Still poorly understood:

https://www.nature.com/articles/d41586-021-00018-x?utm_source=Nature+Briefing&utm_c...

"At first, an embryo has no front or back, head or tail. It’s a simple sphere of cells. But soon enough, the smooth clump begins to change. Fluid pools in the middle of the sphere. Cells flow like honey to take up their positions in the future body. Sheets of cells fold origami-style, building a heart, a gut, a brain.

"None of this could happen without forces that squeeze, bend and tug the growing animal into shape. Even when it reaches adulthood, its cells will continue to respond to pushing and pulling — by each other and from the environment.

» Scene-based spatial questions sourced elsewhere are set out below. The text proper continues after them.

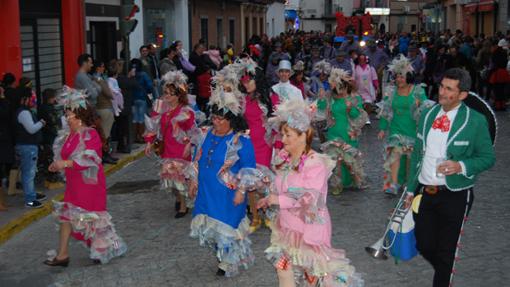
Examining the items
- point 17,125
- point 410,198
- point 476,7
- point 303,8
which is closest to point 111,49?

"Yet the manner in which bodies and tissues take form remains “one of the most important, and still poorly understood, questions of our time”, says developmental biologist Amy Shyer, who studies morphogenesis

***

"Maître’s group investigated how the initial ball of cells comprising the very early mouse embryo develops a large, fluid-filled cavity called the lumen. As this cavity fills, the cells that will become the fetus are pushed together on one side. This first symmetry-breaking event ensures that the embryo implants into the uterine wall correctly, and also governs which side of the embryo will be the back and which the belly. What wasn’t clear was how the embryo creates and positions the lumen

***

"Later in development, embryos break symmetry in another direction, differentiating head from tail.

***

"They found that the tip of the growing tail was in a state that physicists call ‘fluid’ — the cells flowed freely, and when pressed, the tissue deformed easily. The farther the scientists got from the tail end, the more rigid the tissue became. “We knew that it was solidifying, but we didn’t know the mechanism,” Campàs recalls.

***

"As the cells crowded together, the tissue solidified. Campàs compares the transition to coffee grains being packaged: the grains flow freely into a bag, but become so tightly packed that the filled bag feels like a brick. He plans to investigate whether this mechanism underlies the formation of other embryonic structures, such as limb buds.

***

"Once the developing embryo has mapped itself out, individual organs begin to form. “Fundamentally, we have a poor understanding of how any internal organ forms,” says Timothy Saunders, a developmental biologist at the National University of Singapore.

***

"There’s a crucial event when two pieces of tissue come together to form a tube that will ultimately become the heart. Each piece contains two kinds of heart-muscle cell. The pieces must zip up correctly, pairing like with like, for a healthy heart to emerge. “We often saw misalignment that was then corrected,” says Saunders. “What’s causing the correction?”

***

"Simple cell proliferation can also signal cells to arrange themselves properly, as researchers at the University of Cambridge, UK, discovered in embryos of the clawed frog Xenopus. The team, led by physical biologist Kristian Franze, already knew that as the eye and brain wire up, the eye neurons send out their axons — long projections that neurons use to contact each other — along a pathway defined by the stiffness of the brain tissue. Eye axons follow softer tissues towards a central hub in the developing brain

***

"As in the developing zebrafish tails, the stiffer tissue in the frog brains seemed to contain a greater density of cells. When the team blocked cell division in the developing embryos, the stiffness gradient never appeared — and the axons couldn’t find their way. Packing a space with cells seems to be a quick and effective way to guide the wiring-up of the nervous system."

Comment: All fun and games in research. We see how it happens but have no idea what is guiding the developments, except the general knowledge it must come from the genome. Only a designing mind can create this process of embryological reproduction.